■ INSTRUCTION 1
Retype the rows from the line containing "Comparing all of" through the end of the rows, with both ends included, and leave the pictures out of your answer.

==== PASSAGE SHOWN

Anno Siegel · Apr 22, 2006

ClubK said:
Here is what I ended up using. So far works great.

@URLs = ( $omsg =~ m{ (?<!=) # no '=' in front
http://(.*?) # URL
(?: |\n|\r) # why not \s ?
}xgi ); # loop

Do you really have the comment on the next-to-last line in your working
code? It doesn't explain the code, is a question asked of *you*. Change
the line accordingly, or don't, but take out the comment. It has no
business in production code.

Don't blindly accept code, from here or anywhere. Spend some thought and
adapt it to its new environment, even if it does its job as is. Your
source will become a mess if you don't. That includes comments.

Anno

ClubK · Apr 23, 2006

Actually I did not but thank you for the heads up

Dr.Ruud · Apr 29, 2006

Stan R. schreef:

Dont forget to escape the ! in (?<!=), so it should look like

... =~ m!(?<\!=) ...

Yes, thanks for that catch. These tall'n'skinny ones can be trouble.

========

■ INSTRUCTION 2
In the forum thread, what character does Stan R. say needs escaping in (?<!=)?

==== MATERIAL

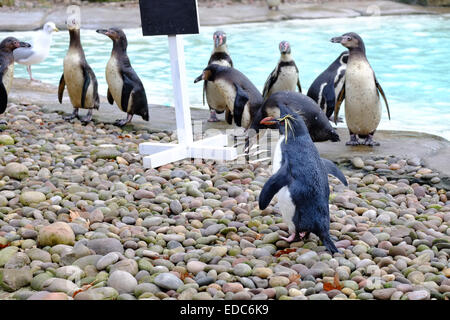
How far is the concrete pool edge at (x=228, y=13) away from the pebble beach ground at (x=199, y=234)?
10.2 m

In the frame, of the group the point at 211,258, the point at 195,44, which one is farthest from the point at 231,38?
the point at 211,258

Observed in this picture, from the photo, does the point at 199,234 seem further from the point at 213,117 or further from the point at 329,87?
the point at 213,117

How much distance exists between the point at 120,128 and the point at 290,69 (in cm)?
153

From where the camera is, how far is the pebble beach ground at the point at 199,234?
250cm

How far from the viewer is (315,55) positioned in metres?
12.4

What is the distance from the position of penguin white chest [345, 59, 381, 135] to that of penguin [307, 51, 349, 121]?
0.54 m

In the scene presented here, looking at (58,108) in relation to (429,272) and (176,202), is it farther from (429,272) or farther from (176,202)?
(429,272)

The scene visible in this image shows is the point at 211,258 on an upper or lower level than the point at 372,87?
lower

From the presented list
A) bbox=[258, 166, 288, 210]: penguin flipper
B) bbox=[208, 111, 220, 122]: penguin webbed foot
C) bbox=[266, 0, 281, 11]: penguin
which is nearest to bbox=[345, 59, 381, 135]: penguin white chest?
bbox=[208, 111, 220, 122]: penguin webbed foot

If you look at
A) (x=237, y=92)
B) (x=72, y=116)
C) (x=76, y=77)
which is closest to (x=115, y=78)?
(x=76, y=77)

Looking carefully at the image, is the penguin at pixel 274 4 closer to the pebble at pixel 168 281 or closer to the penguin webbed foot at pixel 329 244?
the penguin webbed foot at pixel 329 244

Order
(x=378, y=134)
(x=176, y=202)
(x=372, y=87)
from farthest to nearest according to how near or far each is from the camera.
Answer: (x=378, y=134) < (x=372, y=87) < (x=176, y=202)

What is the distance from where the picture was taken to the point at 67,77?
223 inches

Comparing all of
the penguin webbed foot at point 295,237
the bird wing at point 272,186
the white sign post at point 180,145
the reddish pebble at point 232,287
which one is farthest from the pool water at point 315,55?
the reddish pebble at point 232,287
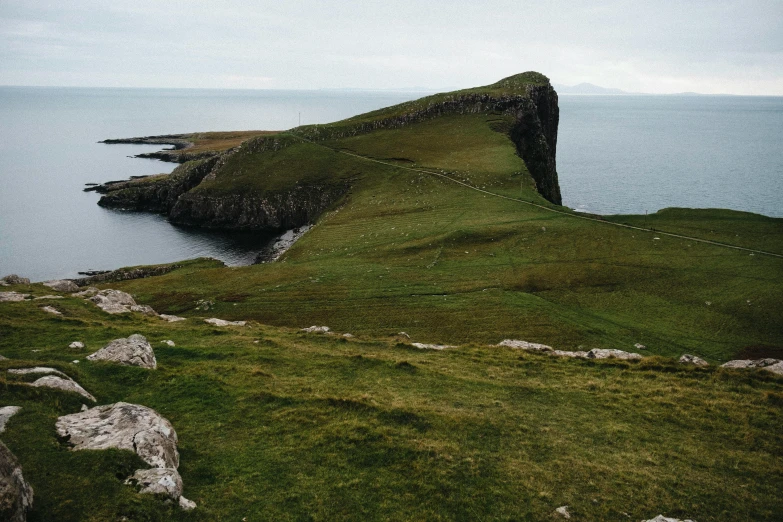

========

■ RESPONSE 1
Comparing all of
the penguin webbed foot at point 295,237
the bird wing at point 272,186
the white sign post at point 180,145
the reddish pebble at point 232,287
which one is farthest from the pool water at point 315,55?
the reddish pebble at point 232,287

■ RESPONSE 2
The ! (exclamation mark).